_Records for this exercise_:
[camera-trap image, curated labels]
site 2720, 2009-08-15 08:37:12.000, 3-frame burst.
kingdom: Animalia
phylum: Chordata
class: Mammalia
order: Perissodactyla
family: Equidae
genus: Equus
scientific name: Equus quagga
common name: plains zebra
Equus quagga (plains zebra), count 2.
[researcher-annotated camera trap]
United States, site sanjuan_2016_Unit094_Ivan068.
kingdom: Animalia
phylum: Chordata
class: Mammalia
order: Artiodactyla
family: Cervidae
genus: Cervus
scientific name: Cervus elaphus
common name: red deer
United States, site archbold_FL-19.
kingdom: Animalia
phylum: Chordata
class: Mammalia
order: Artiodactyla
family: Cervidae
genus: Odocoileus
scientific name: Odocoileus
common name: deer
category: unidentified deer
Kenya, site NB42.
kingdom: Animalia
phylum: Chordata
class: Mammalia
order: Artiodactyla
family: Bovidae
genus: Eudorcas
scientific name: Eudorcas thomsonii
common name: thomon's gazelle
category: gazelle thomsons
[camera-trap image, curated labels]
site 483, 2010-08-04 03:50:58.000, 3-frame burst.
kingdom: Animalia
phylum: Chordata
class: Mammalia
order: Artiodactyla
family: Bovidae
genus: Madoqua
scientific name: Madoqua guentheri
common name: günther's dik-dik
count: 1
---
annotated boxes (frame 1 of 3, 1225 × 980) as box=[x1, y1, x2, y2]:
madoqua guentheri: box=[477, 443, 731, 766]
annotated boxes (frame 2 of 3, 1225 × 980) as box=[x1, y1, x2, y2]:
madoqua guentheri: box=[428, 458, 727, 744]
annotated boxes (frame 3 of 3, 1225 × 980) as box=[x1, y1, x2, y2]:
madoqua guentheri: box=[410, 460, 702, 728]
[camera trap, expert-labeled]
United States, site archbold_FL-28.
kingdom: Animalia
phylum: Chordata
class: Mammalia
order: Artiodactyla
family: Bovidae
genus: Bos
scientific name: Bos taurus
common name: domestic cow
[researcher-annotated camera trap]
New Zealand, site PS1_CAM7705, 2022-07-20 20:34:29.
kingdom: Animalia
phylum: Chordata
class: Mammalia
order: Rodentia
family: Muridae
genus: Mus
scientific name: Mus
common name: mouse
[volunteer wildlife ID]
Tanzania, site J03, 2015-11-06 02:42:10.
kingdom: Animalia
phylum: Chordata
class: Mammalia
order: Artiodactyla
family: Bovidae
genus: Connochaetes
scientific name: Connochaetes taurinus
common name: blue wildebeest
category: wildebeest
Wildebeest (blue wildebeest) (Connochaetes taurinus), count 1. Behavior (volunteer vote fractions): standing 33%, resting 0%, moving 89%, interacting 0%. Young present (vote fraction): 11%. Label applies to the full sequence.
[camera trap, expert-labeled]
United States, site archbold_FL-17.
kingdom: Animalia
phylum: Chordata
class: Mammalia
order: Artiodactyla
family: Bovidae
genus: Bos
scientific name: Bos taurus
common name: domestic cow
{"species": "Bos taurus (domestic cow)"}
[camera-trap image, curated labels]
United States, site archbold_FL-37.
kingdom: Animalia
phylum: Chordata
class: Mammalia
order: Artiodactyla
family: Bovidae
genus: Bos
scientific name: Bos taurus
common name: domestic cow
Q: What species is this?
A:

_Exercise details_:
All the lines above need to be retyped exactly, with nothing left out.

_Completed task_:
[camera-trap image, curated labels]
site 2720, 2009-08-15 08:37:12.000, 3-frame burst.
kingdom: Animalia
phylum: Chordata
class: Mammalia
order: Perissodactyla
family: Equidae
genus: Equus
scientific name: Equus quagga
common name: plains zebra
Equus quagga (plains zebra), count 2.
[researcher-annotated camera trap]
United States, site sanjuan_2016_Unit094_Ivan068.
kingdom: Animalia
phylum: Chordata
class: Mammalia
order: Artiodactyla
family: Cervidae
genus: Cervus
scientific name: Cervus elaphus
common name: red deer
United States, site archbold_FL-19.
kingdom: Animalia
phylum: Chordata
class: Mammalia
order: Artiodactyla
family: Cervidae
genus: Odocoileus
scientific name: Odocoileus
common name: deer
category: unidentified deer
Kenya, site NB42.
kingdom: Animalia
phylum: Chordata
class: Mammalia
order: Artiodactyla
family: Bovidae
genus: Eudorcas
scientific name: Eudorcas thomsonii
common name: thomon's gazelle
category: gazelle thomsons
[camera-trap image, curated labels]
site 483, 2010-08-04 03:50:58.000, 3-frame burst.
kingdom: Animalia
phylum: Chordata
class: Mammalia
order: Artiodactyla
family: Bovidae
genus: Madoqua
scientific name: Madoqua guentheri
common name: günther's dik-dik
count: 1
---
annotated boxes (frame 1 of 3, 1225 × 980) as box=[x1, y1, x2, y2]:
madoqua guentheri: box=[477, 443, 731, 766]
annotated boxes (frame 2 of 3, 1225 × 980) as box=[x1, y1, x2, y2]:
madoqua guentheri: box=[428, 458, 727, 744]
annotated boxes (frame 3 of 3, 1225 × 980) as box=[x1, y1, x2, y2]:
madoqua guentheri: box=[410, 460, 702, 728]
[camera trap, expert-labeled]
United States, site archbold_FL-28.
kingdom: Animalia
phylum: Chordata
class: Mammalia
order: Artiodactyla
family: Bovidae
genus: Bos
scientific name: Bos taurus
common name: domestic cow
[researcher-annotated camera trap]
New Zealand, site PS1_CAM7705, 2022-07-20 20:34:29.
kingdom: Animalia
phylum: Chordata
class: Mammalia
order: Rodentia
family: Muridae
genus: Mus
scientific name: Mus
common name: mouse
[volunteer wildlife ID]
Tanzania, site J03, 2015-11-06 02:42:10.
kingdom: Animalia
phylum: Chordata
class: Mammalia
order: Artiodactyla
family: Bovidae
genus: Connochaetes
scientific name: Connochaetes taurinus
common name: blue wildebeest
category: wildebeest
Wildebeest (blue wildebeest) (Connochaetes taurinus), count 1. Behavior (volunteer vote fractions): standing 33%, resting 0%, moving 89%, interacting 0%. Young present (vote fraction): 11%. Label applies to the full sequence.
[camera trap, expert-labeled]
United States, site archbold_FL-17.
kingdom: Animalia
phylum: Chordata
class: Mammalia
order: Artiodactyla
family: Bovidae
genus: Bos
scientific name: Bos taurus
common name: domestic cow
{"species": "Bos taurus (domestic cow)"}
[camera-trap image, curated labels]
United States, site archbold_FL-37.
kingdom: Animalia
phylum: Chordata
class: Mammalia
order: Artiodactyla
family: Bovidae
genus: Bos
scientific name: Bos taurus
common name: domestic cow
Q: What species is this?
A:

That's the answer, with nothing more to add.